I’m not totally set on RST’s differentiation between arguments and options. I think we could do a hacky thing and map {arguments='string of arguments'} or something to produce a more compatible mapping. I think at the end of the day, mapping perfectly is going to be impossible, or at least really awkward.
.. py:function:: send_message(sender, recipient, message_body, [priority=1])
Send a message to a recipient
:param str sender: The person sending the message
:param str recipient: The recipient of the message
:param str message_body: The body of the message
:param priority: The priority of the message, can be a number 1-5
:type priority: integer or None
:return: the message id
:rtype: int
:raises ValueError: if the message_body exceeds 160 characters
:raises TypeError: if the message_body is not a basestring
The simplest way is make something like
:::rst
.. py:function:: send_message(sender, recipient, message_body, [priority=1])

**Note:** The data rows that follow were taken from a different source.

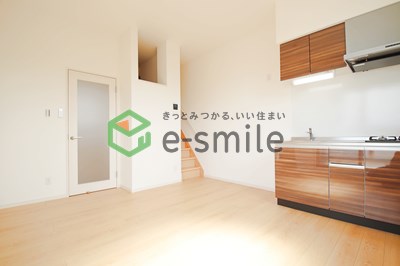 居室・リビング　ゆったり過ごせる居間です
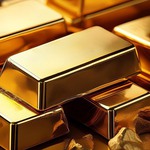 Thị trường ngày 1/12/2025: Giá vàng duy trì ở ngưỡng cao, xăng dầu giảm giá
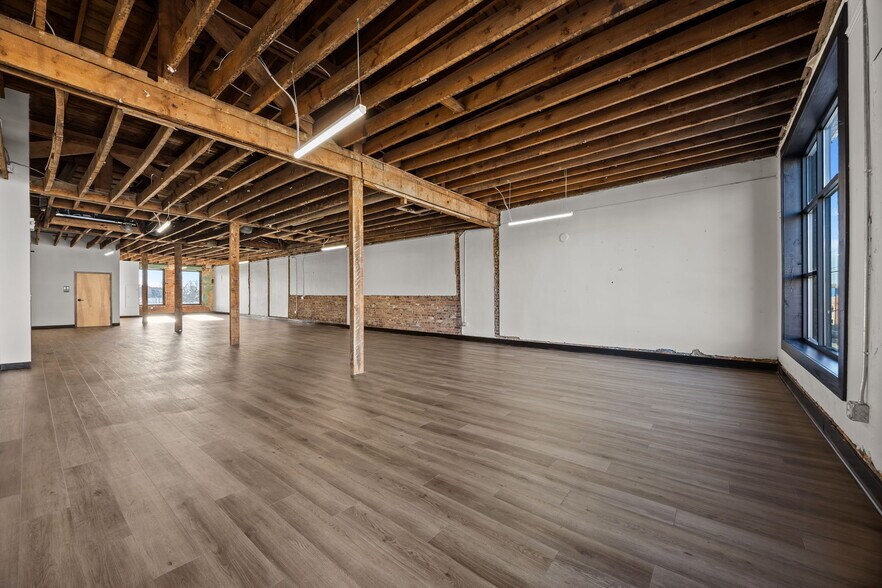 More Photos Of 207 S Garnett St, Henderson Flex For Lease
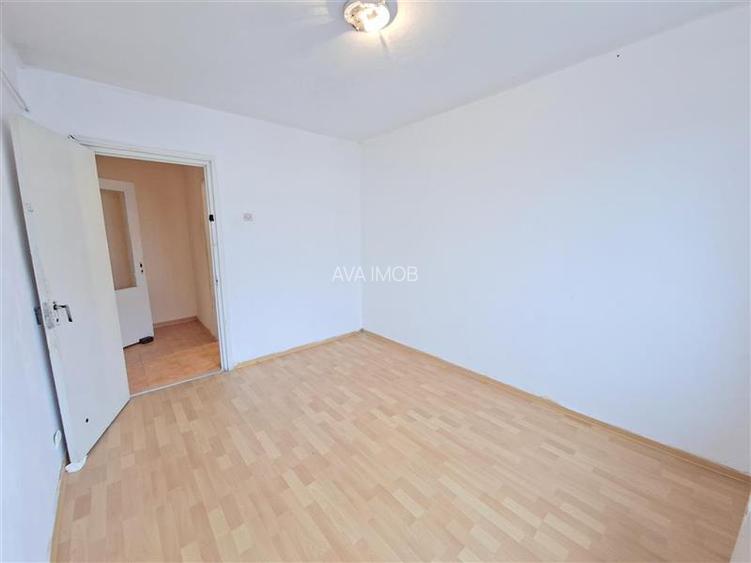Apartament 3 camere semidecomandat, zona Milcov - 15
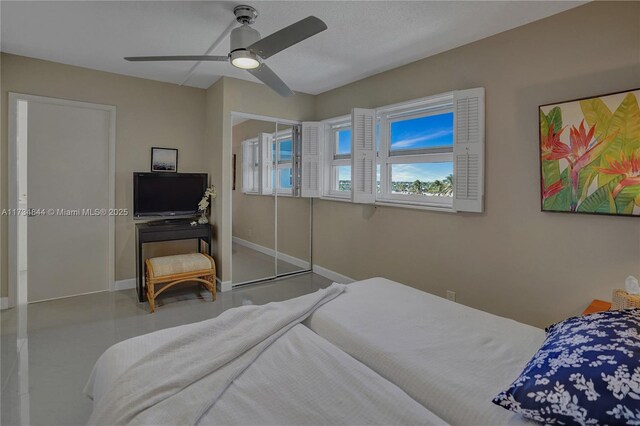 bedroom featuring ceiling fan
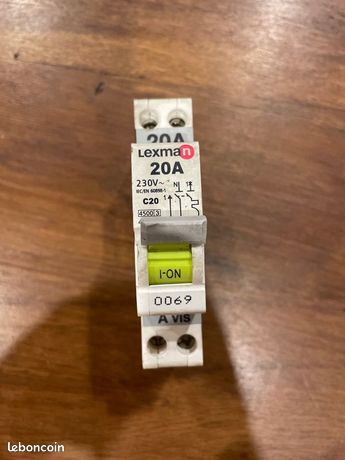 Disjoncteur lexman 20a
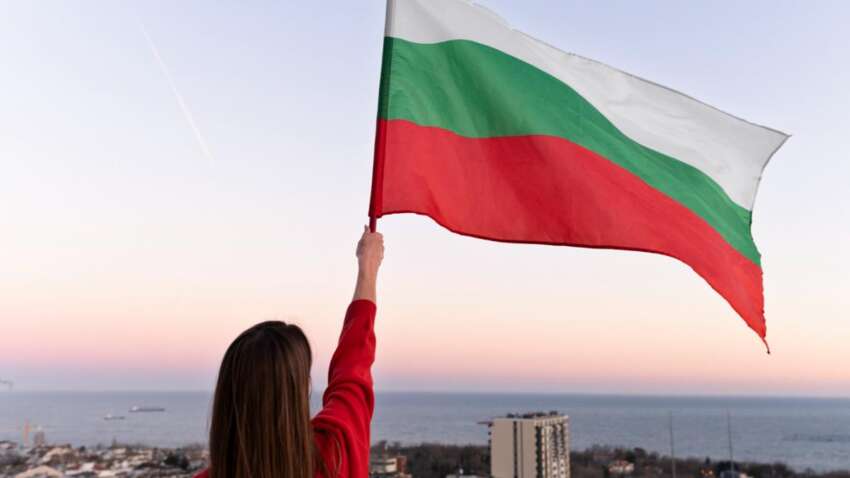 Россия наступает: за какой помощью Болгария немедленно обратилась к ЕС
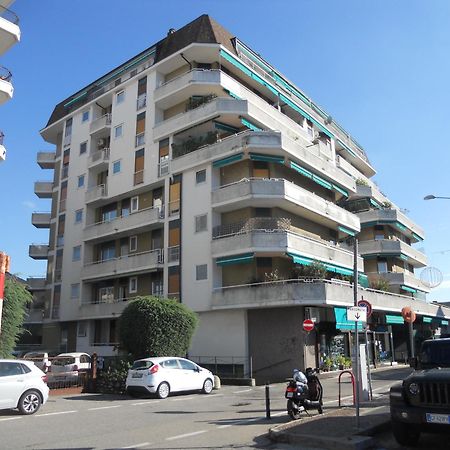 Isa Center - Leonardo Accademy - Mxp - Lakes Sesto Calende Exterior photo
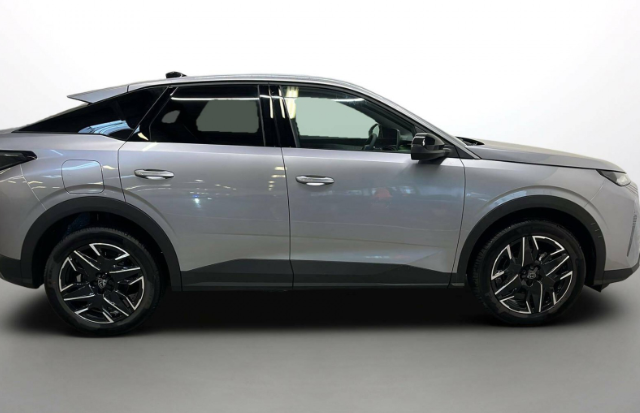 PEUGEOT 3008 NOUVEAU HYBRID 145 E-DCS6 ALLURE 8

Send a message to a recipient
:param str sender: The person sending the message
:param str recipient: The recipient of the message
:param str message_body: The body of the message
:param priority: The priority of the message, can be a number 1-5
:type priority: integer or None
:return: the message id
:rtype: int
:raises ValueError: if the message_body exceeds 160 characters
:raises TypeError: if the message_body is not a basestring
:::
or
:::py_function[send_message(sender, recipient, message_body, [priority=1])]
Send a message to a recipient
:param[str](sender){c="The person sending the message"}
:param[str](recipient){c="The recipient of the message"}
:param[str](message_body){comment="The body of the message"}
:param[](priority: The priority of the message, can be a number 1-5
:type[priority](integer, None)
:return[](){c="the message id")
:rtype[int]
:raises[ValueError](if the message_body exceeds 160 characters)
:raises[TypeError](if the message_body is not a basestring)
:::
to use something close to what we discussed so far.
Interesting. That is certainly one way to make it work – and likely less hacky than all the other ways I was looking at doing it. It will makes the user write rst, but it makes a nice bridge between the two.